Ernie along with the rest of the group were credited with writing the remake of their own 1964 hit “Who’s That Lady.” “That Lady” was the opening cut to the Isley Brothers’ 3 + 3 album, their 1973 debut LP on Epic Records and also the first to include Ernie and Marvin plus their brother-in-law Chris Jasper as official members. It featured blazing, Hendrix-flavored guitar work by Ernie, which played a major role in the song rocketing to #2 R&B and #6 on the Hot 100 on its way to going gold.
The introspective closing cut “The Highways of My Life” on 3 + 3 was also co-written by the entire group. The album was recorded by engineers Malcolm Cecil and Robert Margouleff who helped program the ARP synthesizers played by Jasper.
For their next album, Live It Up (1974), the superb jam “Midnight Sky (Part 1 & 2)” was primarily written by Ernie. According to interviews with Chris Jasper, the three older Isleys wanted to release it as the album’s lead single, until Jasper visited executives at Epic/CBS and convinced them that the title track (which he had mostly written) had more commercial potential. He was vindicated when “Live It Up” hit #4 R&B. But “Midnight Sky” was not far behind it, reaching #8 R&B when it was issued as a single in November, 1974.
The album’s stellar closing cut “Ain't I Been Good To You (Part 1 & 2)” featured one of Ernie’s epic guitar solos.
The following year, the Isley Brothers released their only record to hit #1 on both the R&B and pop charts, The Heat Is On (1975). Propelled by its opening cut, the powerful anti-authority anthem “Fight The Power (Part 1 & 2)” which went to #1 R&B and #4 on the Hot 100, the album went double platinum. The song’s lyrics came to Ernie as he was in the shower, getting ready for his first trip to Disneyland, and he jumped out to write them down.

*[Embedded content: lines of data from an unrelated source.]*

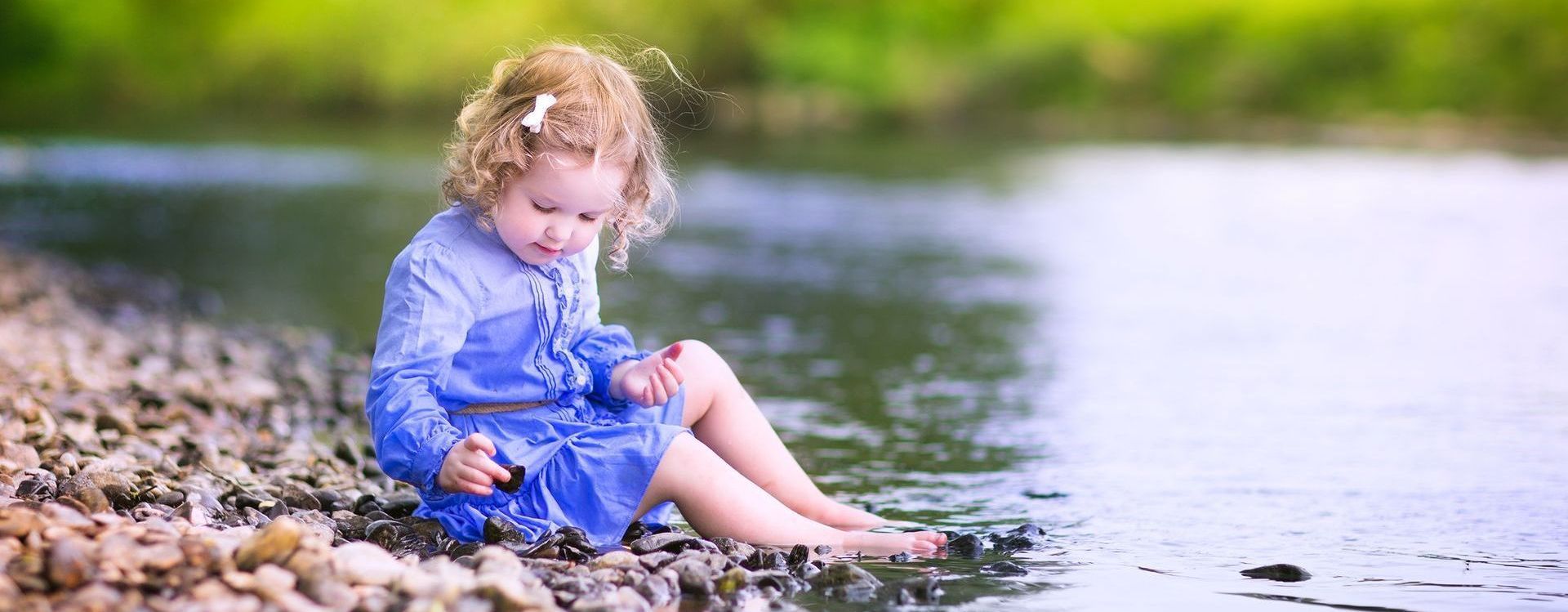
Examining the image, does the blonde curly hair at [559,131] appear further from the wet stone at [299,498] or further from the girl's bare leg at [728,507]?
the wet stone at [299,498]

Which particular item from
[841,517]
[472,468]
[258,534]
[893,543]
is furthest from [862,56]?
[258,534]

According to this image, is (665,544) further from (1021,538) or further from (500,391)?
(1021,538)

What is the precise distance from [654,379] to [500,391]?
30cm

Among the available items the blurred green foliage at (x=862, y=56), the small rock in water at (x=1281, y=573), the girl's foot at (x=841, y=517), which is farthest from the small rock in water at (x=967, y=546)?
the blurred green foliage at (x=862, y=56)

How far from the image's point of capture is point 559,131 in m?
2.95

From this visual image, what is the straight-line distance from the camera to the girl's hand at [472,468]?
2.77 m

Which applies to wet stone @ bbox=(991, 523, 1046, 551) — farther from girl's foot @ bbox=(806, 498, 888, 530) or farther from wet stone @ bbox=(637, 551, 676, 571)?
wet stone @ bbox=(637, 551, 676, 571)

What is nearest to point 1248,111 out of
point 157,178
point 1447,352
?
point 157,178

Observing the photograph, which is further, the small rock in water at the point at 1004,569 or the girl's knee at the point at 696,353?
the girl's knee at the point at 696,353

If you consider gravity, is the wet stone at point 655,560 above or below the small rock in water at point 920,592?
below

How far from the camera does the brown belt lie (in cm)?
309

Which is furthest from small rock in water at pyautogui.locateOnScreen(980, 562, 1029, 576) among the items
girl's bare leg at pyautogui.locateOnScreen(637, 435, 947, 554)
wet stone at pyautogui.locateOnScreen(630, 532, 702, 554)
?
wet stone at pyautogui.locateOnScreen(630, 532, 702, 554)

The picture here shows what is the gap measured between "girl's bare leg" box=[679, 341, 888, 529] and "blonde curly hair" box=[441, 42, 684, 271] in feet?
1.01

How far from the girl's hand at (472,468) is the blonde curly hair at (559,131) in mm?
479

"Fight The Power” was recorded on the same day as another of their most socially conscious songs, “Harvest For The World.” Both were mostly written by Ernie, with additional instrumentation by Jasper.
“Harvest For The World” was held back from The Heat Is On and instead released as the title track to their next album in 1976. The LP opened with the track’s prelude, just over two minutes long, before its stirring lyrics kicked in and called for a better world where the planet’s riches are shared more equally instead of being hoarded by a greedy few.
“All babies together, everyone a seed…Half of us are satisfied, half of us in need
Love's bountiful in us, tarnished by our greed…When will there be a harvest for the world?”
A big thank you to B. Zollicoffer, longtime friend and supporter of Jointz Of The Day, for first turning us on to this classic message song.
Happy Birthday to the great Ernie Isley.
Further info:
“The Ernie Isley Interview,” by Charles Waring, SoulandJazzandFunk.com, August 19, 2015.
“Ernie Isley talks living with Hendrix, lost solos and That Lady,” interview by Jeff Slate, MusicRadar.com, January 14, 2016.
“The Isley Brothers on hiring Jimi Hendrix,” interview with Ernie and Ron Isley, CBS Sunday Morning, July 30, 2017.
#soul #funk #IsleyBrothers #ErnieIsley
Love the lyrics to Harvest For The World. It's so ideologically hopeful. Never heard an Isley Brothers song I didn't like but Voyage To Atlantis has my heart.
"It's Our Thing" is such a great record! It's even more amazing when put into context that they had to reinvent themselves and the band for a younger audience. In doing so, they knocked it out of the park with this LP and a few years later, struck gold with "3+3."